------ Fragmento del documento
Clama el viento y ruge el mar
La Guerra de Malvinas no es una sola. Cada protagonista cuenta su guerra. Es distinta según quien la cuente, según quien la viva; del lugar donde estuvo en las Islas, dependiendo el rol que ocupó, el arma a la que pertenezca el veterano. Es distinta dependiendo la lealtad que cada uno sienta por su país. No es la misma guerra para quien combatió sabiendo que dejaba esposa e hijos en casa, para quien recién iniciaba su carrera militar y debutaba de esta forma. No es la misma guerra para aquel veterano que se batió cuerpo a cuerpo con sus enemigos, para quien fue herido en combate, para quien fue prisionero de guerra, para quien tenía personas a cargo y la responsabilidad de devolverlos al continente con vida. Y no es la misma guerra, para quien jugó al TEG desde un escritorio y mucho menos para quien dio las ordenes a kilómetros de distancia, desde un cómodo sillón.
En el colegio nos cuentan una versión de la guerra. Se relatan los hechos que son parte de la historia. Se explica que nuestro gobierno buscó, encontró y ejecutó una excusa, con el objetivo erróneo de querer unir a una nación y perpetuarse en el poder.
Pero, ¿cómo es la guerra contada por sus protagonistas? Y ¿cómo será esa misma guerra, contada por el hijo de un veterano de Malvinas? Nuestro papá es veterano de Malvinas. Él fue prisionero de guerra, fue herido en combate. Vio morir compañeros, amigos, hermanos de armas con quienes compartió desde los inicios de su carrera militar con 18 años, hasta dar su vida por la patria, con tan solo 22 años. El hijo del veterano se encuentra con distintos puntos de vista y opiniones variadas en el tema durante el transcurso de su vida. “Uh! ¿Tu papá estuvo en Malvinas? Pobre; lo siento mucho”. “¿Enserio fue a jugar a la guerra? Y cómo le fue?”. “Decile a tu papá que GRACIAS y perdón por no valorarlo como corresponde”.
------------
▶ Trabajo por hacer:
[1] Enumere todas las frases que el texto sobre la Guerra de Malvinas cita entre comillas como comentarios que oye el hijo de un veterano.
[2] Prosiga el texto sobre la Guerra de Malvinas a partir de su última oración.
No es necesario consultar los datos.
------ Datos proporcionados
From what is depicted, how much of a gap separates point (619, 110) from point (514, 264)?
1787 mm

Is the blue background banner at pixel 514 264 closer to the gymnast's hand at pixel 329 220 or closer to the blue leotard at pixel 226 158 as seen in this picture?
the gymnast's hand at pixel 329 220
------------
▶ Resultados de tareas:
[1]
- “Uh! ¿Tu papá estuvo en Malvinas? Pobre; lo siento mucho”.
- “¿Enserio fue a jugar a la guerra? Y cómo le fue?”.
- “Decile a tu papá que GRACIAS y perdón por no valorarlo como corresponde”.

[2]
Hay quienes lo toman como una desgracia; otros como un partido de fútbol y hay quienes, un poco más inmersos en el tema o simplemente con un poco más de empatía y tacto van a lo más simple y reconfortante. Cuando se acerca el 2 de abril, que para muchos veteranos es su segundo cumpleaños, uno como hijo va notando cierta sensibilidad por la proximidad. Todos los años la experiencia, los recuerdos y el relato de las historias son diferentes. La aceptación sobre lo que vivió es diferente. Se habla más de tema, se hace una selección de anécdotas para el festejo del 2 de abril y se planifica cómo se celebrará ese día. De chicos el relato era una historia que sentíamos lejana; un hombre que fue a la guerra con sus amigos y al cabo de unos meses volvió feliz a reunirse con su familia. A medida que fueron pasando los años fuimos absorbiendo más detalles de aquella historia y aquel hombre que fue a la guerra, fue rejuveneciendo y la historia terminó siendo la de un joven de 21 años con sueños y proyectos personales, con defectos y virtudes, preparado para ir a combatir y con la convicción de dar su vida si era necesario por defender lo que creía suyo y ningún pirata se lo podía arrebatar; su patria. Ese joven de 21 años escribía cartas desde su pozo cerca de Puerto Argentino, contando cómo lo estaba pasando, si tenía frío, aclarando que en “su guerra” él comía por lo menos una vez al día, una ración caliente de alimento, guiso o arroz, avisando que el enemigo se estaba acercando y que sus soldados estaban preparados para defender su tierra. Pedía que no se preocuparan por él, que estaba donde tenía y quería estar. Para todos los veteranos no es igual; hay quienes no quieren hablar del tema. A quienes rememorar su vivencia en las islas les hace mal. En nuestro caso, a nuestro padre le hace bien y le gusta contar su historia, su guerra. Pero hay una diferencia sustancial; como sociedad “recordamos” la fecha de la gesta de Malvinas. Los veteranos la “reviven” y trae dolor, impotencia y una profunda reflexión.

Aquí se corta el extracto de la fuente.